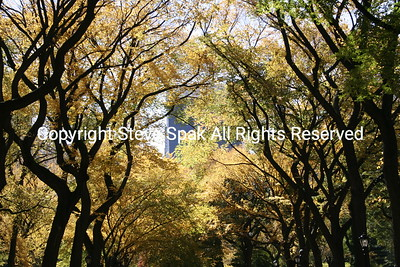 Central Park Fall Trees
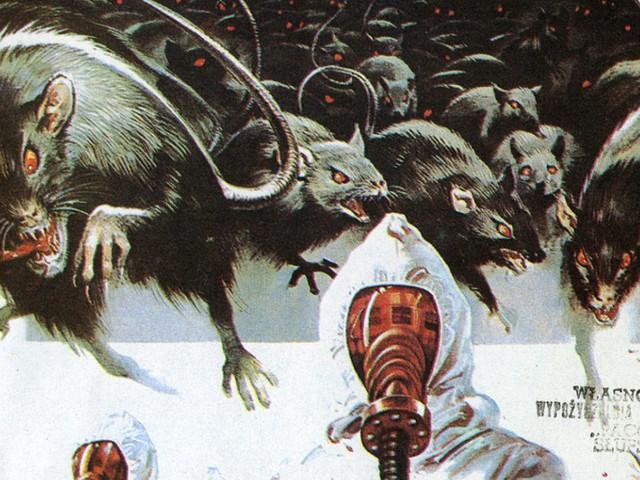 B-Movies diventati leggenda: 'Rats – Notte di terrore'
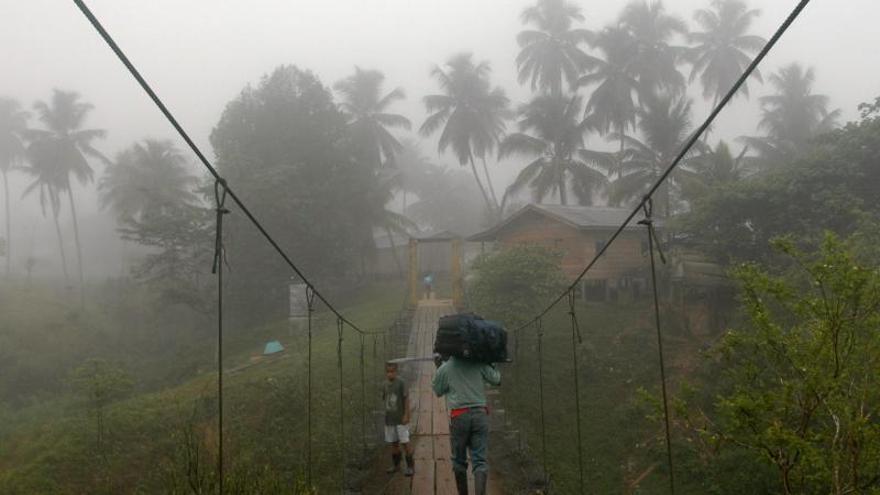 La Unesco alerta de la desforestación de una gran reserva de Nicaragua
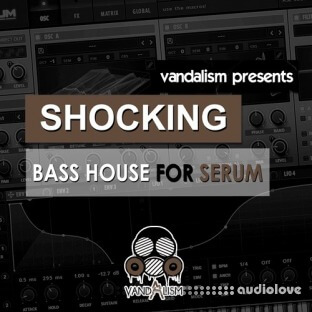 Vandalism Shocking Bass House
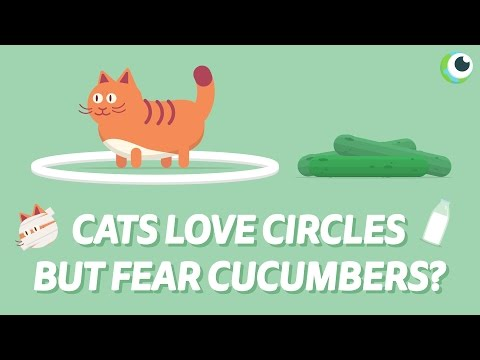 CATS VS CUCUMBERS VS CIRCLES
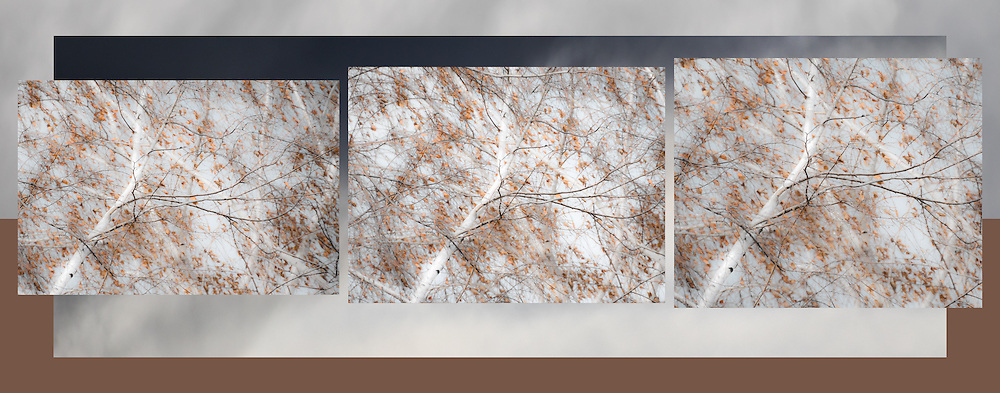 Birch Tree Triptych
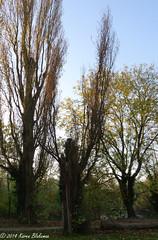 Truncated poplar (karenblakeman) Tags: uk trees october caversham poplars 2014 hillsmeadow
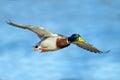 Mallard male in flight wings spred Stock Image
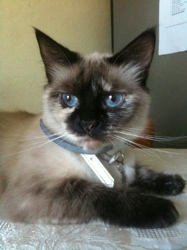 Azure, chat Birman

________________

## [WHAT THE EXERCISE ASKS]
Each line of the listing above must be given again exactly; the pictures are to be left out.

## [PROBLEM SOLUTION]
 Central Park Fall Trees
 B-Movies diventati leggenda: 'Rats – Notte di terrore'
 La Unesco alerta de la desforestación de una gran reserva de Nicaragua
 Vandalism Shocking Bass House
 CATS VS CUCUMBERS VS CIRCLES
 Birch Tree Triptych
 Truncated poplar (karenblakeman) Tags: uk trees october caversham poplars 2014 hillsmeadow
 Mallard male in flight wings spred Stock Image
 Azure, chat Birman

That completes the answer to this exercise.